Directive –
Write out the mailing-list message below about a unified text layout engine word for word, keeping every line, including the quoted ones, unchanged.

Text segment –
****************************************

[HarfBuzz] Unified Text Layout Engine?

Fri Feb 2 05:59:35 PST 2007

On Thursday 01 February 2007 21:20, Andreas Vox wrote:
> Am 01.02.2007 um 20:38 schrieb Eric Mader:
> > Hi Behdad,
> >
> > The ICU LayoutEngine uses an abstract base class to represent fonts
> > and so is independent of any particular font format or OS. (Though
> > the model in the base class assumes that a font contains tables w/
> > four-byte names. ;-)
> >
> > I've thought for some time that the Indic shaper code in ICU is too
> > fragile. When I wrote it, I though I could get away with a single
> > routine to analyze and tag all Indic scripts. Since then, I've
> > found out that there are lots of script-specific exceptions and
> > it's sometimes hard to fix one script without breaking any of the
> > others...
> >
> > A couple of years ago I talked w/ Owen Taylor about rewriting the
> > code to have a (potentially) different shaper for each script. At
> > that time I thought that almost all the bugs were fixed and it
> > wasn't worth the effort. Subsequent experience has shown this
> > belief to be optimistic. :-)
>
> So if neither Pango nor ICU like their own Indic shapers, maybe Qt
> can provide
> theirs? Is their any news regarding copyright transfer?

We are absolutely willing to do so. It's not even a legal issue here, just a 
matter of finding the time to do the work. Things have unfortunately been a 
bit more busy than we expected here in the last month.

Simon and myself just need to find a few days of time to sit down and do the 
actual work.

****************************************

Raw data –
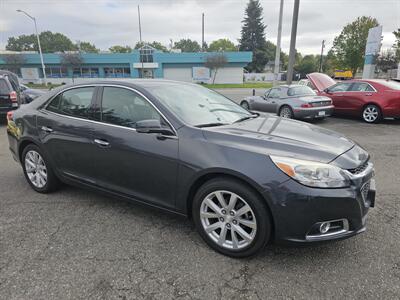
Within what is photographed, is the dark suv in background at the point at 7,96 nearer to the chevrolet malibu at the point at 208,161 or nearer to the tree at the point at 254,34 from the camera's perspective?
the chevrolet malibu at the point at 208,161

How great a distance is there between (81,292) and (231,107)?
2.62 metres

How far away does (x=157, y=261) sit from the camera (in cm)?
263

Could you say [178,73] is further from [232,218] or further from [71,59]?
[232,218]

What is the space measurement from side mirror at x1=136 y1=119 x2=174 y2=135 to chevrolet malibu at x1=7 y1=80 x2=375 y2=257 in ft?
0.03

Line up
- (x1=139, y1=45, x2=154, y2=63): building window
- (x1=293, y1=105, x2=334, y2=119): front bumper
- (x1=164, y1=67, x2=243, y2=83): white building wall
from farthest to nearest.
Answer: (x1=164, y1=67, x2=243, y2=83): white building wall → (x1=139, y1=45, x2=154, y2=63): building window → (x1=293, y1=105, x2=334, y2=119): front bumper

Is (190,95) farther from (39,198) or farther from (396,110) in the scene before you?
(396,110)

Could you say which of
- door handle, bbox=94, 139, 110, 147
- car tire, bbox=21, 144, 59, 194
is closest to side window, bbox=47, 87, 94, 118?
door handle, bbox=94, 139, 110, 147

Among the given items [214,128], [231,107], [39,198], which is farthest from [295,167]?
[39,198]

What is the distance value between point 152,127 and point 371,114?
919 cm

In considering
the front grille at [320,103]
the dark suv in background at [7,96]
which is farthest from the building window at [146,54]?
the front grille at [320,103]

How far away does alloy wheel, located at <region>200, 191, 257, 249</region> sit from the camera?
8.32 ft

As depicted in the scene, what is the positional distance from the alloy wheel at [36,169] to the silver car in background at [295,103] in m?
8.07

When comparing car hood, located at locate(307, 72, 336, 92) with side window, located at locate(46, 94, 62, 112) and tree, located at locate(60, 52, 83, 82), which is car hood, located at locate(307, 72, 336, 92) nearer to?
side window, located at locate(46, 94, 62, 112)

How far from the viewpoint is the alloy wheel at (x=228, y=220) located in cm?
254
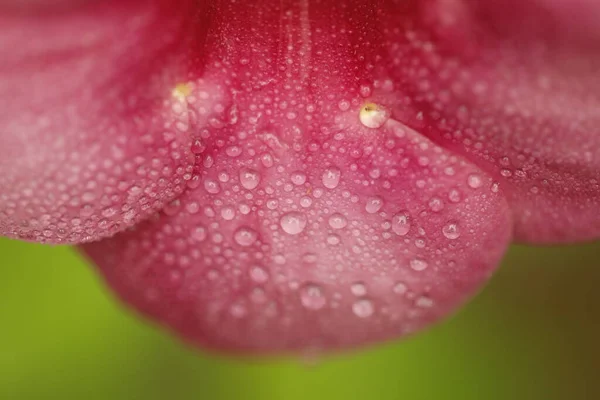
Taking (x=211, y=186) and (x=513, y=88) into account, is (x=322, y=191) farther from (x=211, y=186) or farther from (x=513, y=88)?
(x=513, y=88)

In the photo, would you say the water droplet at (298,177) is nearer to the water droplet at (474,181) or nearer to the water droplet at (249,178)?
the water droplet at (249,178)

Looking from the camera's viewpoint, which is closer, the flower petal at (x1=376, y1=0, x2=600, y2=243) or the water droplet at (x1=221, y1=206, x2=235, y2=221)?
the flower petal at (x1=376, y1=0, x2=600, y2=243)

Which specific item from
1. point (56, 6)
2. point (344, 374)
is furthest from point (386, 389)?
point (56, 6)

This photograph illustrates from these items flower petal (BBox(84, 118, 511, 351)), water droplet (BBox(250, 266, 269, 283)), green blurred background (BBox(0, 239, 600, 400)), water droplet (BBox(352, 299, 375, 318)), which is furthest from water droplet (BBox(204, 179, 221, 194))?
green blurred background (BBox(0, 239, 600, 400))

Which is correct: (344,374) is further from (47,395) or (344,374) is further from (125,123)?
(125,123)

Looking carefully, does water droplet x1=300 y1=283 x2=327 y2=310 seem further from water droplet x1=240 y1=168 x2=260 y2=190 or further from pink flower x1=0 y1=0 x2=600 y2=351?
water droplet x1=240 y1=168 x2=260 y2=190

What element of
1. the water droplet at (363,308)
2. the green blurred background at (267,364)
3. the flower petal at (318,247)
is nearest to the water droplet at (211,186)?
the flower petal at (318,247)
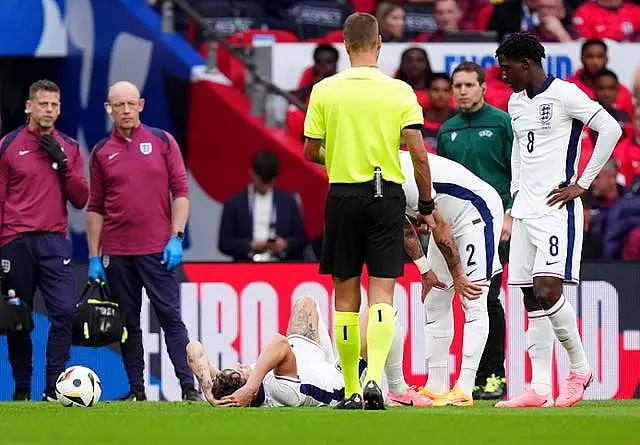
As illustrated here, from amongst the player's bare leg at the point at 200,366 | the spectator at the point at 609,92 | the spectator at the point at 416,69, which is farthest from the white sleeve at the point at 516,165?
the spectator at the point at 609,92

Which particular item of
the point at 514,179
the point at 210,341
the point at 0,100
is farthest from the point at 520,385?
the point at 0,100

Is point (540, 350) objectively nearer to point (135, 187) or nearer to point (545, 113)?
point (545, 113)

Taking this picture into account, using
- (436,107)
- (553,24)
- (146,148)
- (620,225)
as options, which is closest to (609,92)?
(553,24)

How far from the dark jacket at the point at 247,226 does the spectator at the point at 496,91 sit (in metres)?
2.34

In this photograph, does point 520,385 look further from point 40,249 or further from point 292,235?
point 40,249

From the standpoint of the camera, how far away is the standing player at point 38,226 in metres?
13.5

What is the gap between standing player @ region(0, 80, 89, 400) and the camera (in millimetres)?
Result: 13477

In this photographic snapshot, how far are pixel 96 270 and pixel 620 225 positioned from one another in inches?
190

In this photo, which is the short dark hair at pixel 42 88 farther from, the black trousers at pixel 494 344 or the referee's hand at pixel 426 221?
the black trousers at pixel 494 344

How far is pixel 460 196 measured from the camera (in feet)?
39.5

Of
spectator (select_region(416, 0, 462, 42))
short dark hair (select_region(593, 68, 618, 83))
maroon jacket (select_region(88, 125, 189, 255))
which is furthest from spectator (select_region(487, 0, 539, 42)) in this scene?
maroon jacket (select_region(88, 125, 189, 255))

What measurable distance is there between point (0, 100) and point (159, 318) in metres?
7.06

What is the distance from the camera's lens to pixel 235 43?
61.9ft

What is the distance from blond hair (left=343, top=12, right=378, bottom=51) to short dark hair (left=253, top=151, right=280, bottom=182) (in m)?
5.83
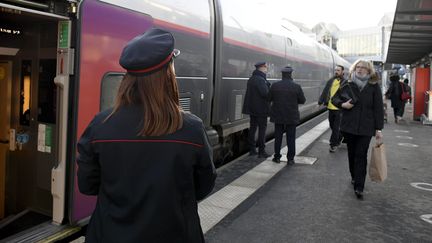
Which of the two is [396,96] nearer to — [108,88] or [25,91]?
[108,88]

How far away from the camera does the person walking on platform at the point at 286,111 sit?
24.2 feet

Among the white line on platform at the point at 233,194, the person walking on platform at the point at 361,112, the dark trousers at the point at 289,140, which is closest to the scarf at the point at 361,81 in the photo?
the person walking on platform at the point at 361,112

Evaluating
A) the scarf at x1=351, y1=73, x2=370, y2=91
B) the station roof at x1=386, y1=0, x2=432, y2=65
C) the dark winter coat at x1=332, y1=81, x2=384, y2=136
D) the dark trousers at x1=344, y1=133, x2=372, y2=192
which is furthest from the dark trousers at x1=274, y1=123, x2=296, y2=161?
the station roof at x1=386, y1=0, x2=432, y2=65

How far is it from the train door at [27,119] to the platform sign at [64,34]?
22 cm

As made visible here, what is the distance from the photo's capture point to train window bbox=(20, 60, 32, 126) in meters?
4.19

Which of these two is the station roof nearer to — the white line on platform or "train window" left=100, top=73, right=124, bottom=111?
the white line on platform

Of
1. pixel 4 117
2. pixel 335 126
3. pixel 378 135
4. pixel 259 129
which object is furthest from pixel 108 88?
pixel 335 126

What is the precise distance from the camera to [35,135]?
4172 millimetres

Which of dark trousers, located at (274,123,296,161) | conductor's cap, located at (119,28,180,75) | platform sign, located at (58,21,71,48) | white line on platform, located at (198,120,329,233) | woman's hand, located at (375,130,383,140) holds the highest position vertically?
platform sign, located at (58,21,71,48)

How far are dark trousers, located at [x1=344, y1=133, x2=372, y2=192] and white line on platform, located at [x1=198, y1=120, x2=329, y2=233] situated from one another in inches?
50.3

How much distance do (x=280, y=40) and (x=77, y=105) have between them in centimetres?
748

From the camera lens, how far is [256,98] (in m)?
7.74

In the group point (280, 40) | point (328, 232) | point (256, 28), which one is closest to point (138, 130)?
point (328, 232)

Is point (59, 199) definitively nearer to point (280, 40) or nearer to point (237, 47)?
point (237, 47)
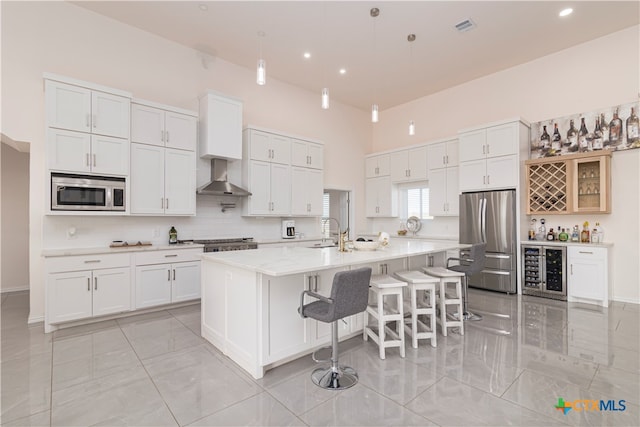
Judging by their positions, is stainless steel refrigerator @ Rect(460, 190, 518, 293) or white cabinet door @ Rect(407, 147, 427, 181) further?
white cabinet door @ Rect(407, 147, 427, 181)

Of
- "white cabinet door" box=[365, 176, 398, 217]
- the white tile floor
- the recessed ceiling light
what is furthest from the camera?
Result: "white cabinet door" box=[365, 176, 398, 217]

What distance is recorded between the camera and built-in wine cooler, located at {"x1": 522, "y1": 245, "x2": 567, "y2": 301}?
14.9ft

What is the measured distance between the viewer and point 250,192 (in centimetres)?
524

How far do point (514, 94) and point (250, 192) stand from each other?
5166mm

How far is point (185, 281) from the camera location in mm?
4262

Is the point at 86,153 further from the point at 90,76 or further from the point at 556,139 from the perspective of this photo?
the point at 556,139

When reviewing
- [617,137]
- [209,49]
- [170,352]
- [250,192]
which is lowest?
[170,352]

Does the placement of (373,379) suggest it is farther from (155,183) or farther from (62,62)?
(62,62)

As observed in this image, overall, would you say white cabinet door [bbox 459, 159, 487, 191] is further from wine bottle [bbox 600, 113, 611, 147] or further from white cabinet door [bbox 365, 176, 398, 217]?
white cabinet door [bbox 365, 176, 398, 217]

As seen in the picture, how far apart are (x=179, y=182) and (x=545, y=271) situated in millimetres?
5830

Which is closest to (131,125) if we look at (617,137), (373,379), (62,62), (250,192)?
(62,62)

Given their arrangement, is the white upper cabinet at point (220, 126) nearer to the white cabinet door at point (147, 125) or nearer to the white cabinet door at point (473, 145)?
the white cabinet door at point (147, 125)

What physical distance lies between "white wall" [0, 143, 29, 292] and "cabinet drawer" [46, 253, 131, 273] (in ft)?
9.46

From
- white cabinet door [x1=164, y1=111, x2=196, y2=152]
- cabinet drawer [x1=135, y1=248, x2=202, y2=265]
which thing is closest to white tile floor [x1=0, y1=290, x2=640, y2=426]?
cabinet drawer [x1=135, y1=248, x2=202, y2=265]
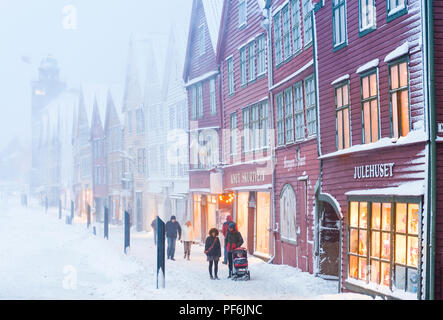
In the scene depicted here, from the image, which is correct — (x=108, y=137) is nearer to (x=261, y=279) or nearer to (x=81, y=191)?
(x=81, y=191)

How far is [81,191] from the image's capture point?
7019 cm

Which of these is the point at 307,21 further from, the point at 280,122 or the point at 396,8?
the point at 396,8

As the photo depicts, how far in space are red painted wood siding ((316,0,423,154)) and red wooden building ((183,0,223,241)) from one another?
1348 centimetres

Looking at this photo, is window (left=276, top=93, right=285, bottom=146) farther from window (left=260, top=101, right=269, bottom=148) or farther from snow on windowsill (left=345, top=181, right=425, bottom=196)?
snow on windowsill (left=345, top=181, right=425, bottom=196)

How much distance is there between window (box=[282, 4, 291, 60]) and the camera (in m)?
22.6

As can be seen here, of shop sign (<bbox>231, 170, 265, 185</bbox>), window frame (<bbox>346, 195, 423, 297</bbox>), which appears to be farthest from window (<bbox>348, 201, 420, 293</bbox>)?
shop sign (<bbox>231, 170, 265, 185</bbox>)

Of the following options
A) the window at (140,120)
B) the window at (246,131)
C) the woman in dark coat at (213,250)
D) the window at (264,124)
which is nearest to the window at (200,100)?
the window at (246,131)

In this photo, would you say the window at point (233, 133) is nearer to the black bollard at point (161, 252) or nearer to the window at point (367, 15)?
A: the black bollard at point (161, 252)

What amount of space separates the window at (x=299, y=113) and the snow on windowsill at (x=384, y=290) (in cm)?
656

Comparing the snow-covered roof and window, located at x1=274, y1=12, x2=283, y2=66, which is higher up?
the snow-covered roof

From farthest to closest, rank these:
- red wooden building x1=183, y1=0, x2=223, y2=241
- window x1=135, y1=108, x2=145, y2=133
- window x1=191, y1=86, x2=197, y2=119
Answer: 1. window x1=135, y1=108, x2=145, y2=133
2. window x1=191, y1=86, x2=197, y2=119
3. red wooden building x1=183, y1=0, x2=223, y2=241

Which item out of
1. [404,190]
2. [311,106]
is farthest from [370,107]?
[311,106]
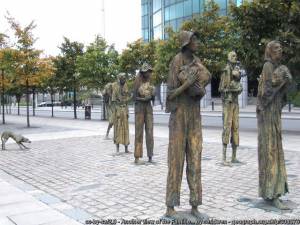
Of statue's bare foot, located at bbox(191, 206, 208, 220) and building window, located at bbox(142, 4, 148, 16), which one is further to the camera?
building window, located at bbox(142, 4, 148, 16)

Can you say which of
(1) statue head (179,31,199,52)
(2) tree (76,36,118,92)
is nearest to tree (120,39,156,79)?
(2) tree (76,36,118,92)

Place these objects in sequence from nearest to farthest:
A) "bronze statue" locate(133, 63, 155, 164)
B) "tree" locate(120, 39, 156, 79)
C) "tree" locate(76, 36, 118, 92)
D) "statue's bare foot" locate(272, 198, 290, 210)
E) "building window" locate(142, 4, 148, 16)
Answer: "statue's bare foot" locate(272, 198, 290, 210) → "bronze statue" locate(133, 63, 155, 164) → "tree" locate(76, 36, 118, 92) → "tree" locate(120, 39, 156, 79) → "building window" locate(142, 4, 148, 16)

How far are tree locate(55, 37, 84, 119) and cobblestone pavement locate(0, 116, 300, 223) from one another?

****************************************

Task result –
[HarfBuzz] Unified Text Layout Engine?

Fri Feb 2 05:59:35 PST 2007

On Thursday 01 February 2007 21:20, Andreas Vox wrote:
> Am 01.02.2007 um 20:38 schrieb Eric Mader:
> > Hi Behdad,
> >
> > The ICU LayoutEngine uses an abstract base class to represent fonts
> > and so is independent of any particular font format or OS. (Though
> > the model in the base class assumes that a font contains tables w/
> > four-byte names. ;-)
> >
> > I've thought for some time that the Indic shaper code in ICU is too
> > fragile. When I wrote it, I though I could get away with a single
> > routine to analyze and tag all Indic scripts. Since then, I've
> > found out that there are lots of script-specific exceptions and
> > it's sometimes hard to fix one script without breaking any of the
> > others...
> >
> > A couple of years ago I talked w/ Owen Taylor about rewriting the
> > code to have a (potentially) different shaper for each script. At
> > that time I thought that almost all the bugs were fixed and it
> > wasn't worth the effort. Subsequent experience has shown this
> > belief to be optimistic. :-)
>
> So if neither Pango nor ICU like their own Indic shapers, maybe Qt
> can provide
> theirs? Is their any news regarding copyright transfer?

We are absolutely willing to do so. It's not even a legal issue here, just a 
matter of finding the time to do the work. Things have unfortunately been a 
bit more busy than we expected here in the last month.

Simon and myself just need to find a few days of time to sit down and do the 
actual work.